Rocky Mountain News, June 9, 2006

COLORADO AUTHORS

Small Doses of Arsenic

By Sylvia and Kevin Welner (Hamilton Books, $25.)

Grade: A

This engrossing memoir of an extraordinary woman's life in rural Czechoslovakia through two world wars and the Soviet occupation is testimony to the indomitable spirit of human beings.

When Tonca's son Jara immigrated to America, the 80-year-old woman began to include memories of her early life in letters to him. These letters, embellished with background information provided by Jara, have been smoothly edited by the Sylvia and Kevin Welner. From this marriage of memories emerges a picture of a life of deprivation and brutally hard labor.

Tonca writes of her childhood spent in a single room with her parents and five siblings. Illness and death were constant companions to everyone in the village; Tonca speaks of her mother,who was an invalid for years after the birth of her last child, and of the frequency of suicide in the area.

Educational opportunities were limited, especially for girls, and the grinding poverty forced every family member to work as soon as possible. Tonca writes frankly of jobs as a maid and a farm laborer, often under employers who paid little and provided only the flimsiest shelter and clothing against winter's bitter cold. She continued working menial, difficult jobs to support her two sons and herself after her husband died.
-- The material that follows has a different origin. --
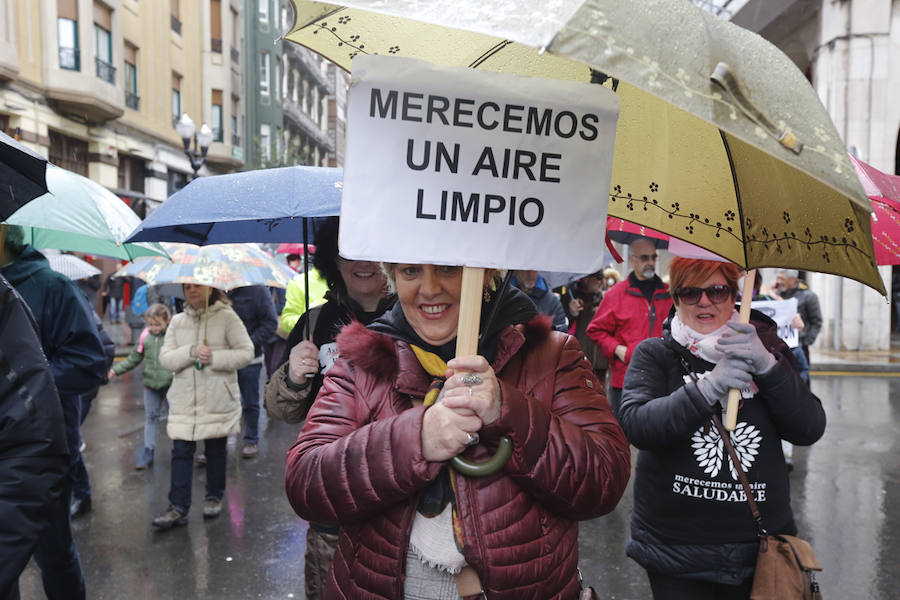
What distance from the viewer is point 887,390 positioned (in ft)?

We learn of peasant conscription into the army for WWI and of the apathy of the men toward the Emperor (Czechoslovakia was still part of the Austro-Hungarian Empire). Nazi brutality and rationing during WWII worsened already difficult conditions, which continued to deteriorate under Communist rule.

Tonca's stark narration heightens the harsh existence she endured and increases our admiration for this indomitable woman who died in 2001 at the age of 96. This lively, absorbing account is more than a single woman's story; it's the story of an entire country and reveals how political events and movements affect ordinary people.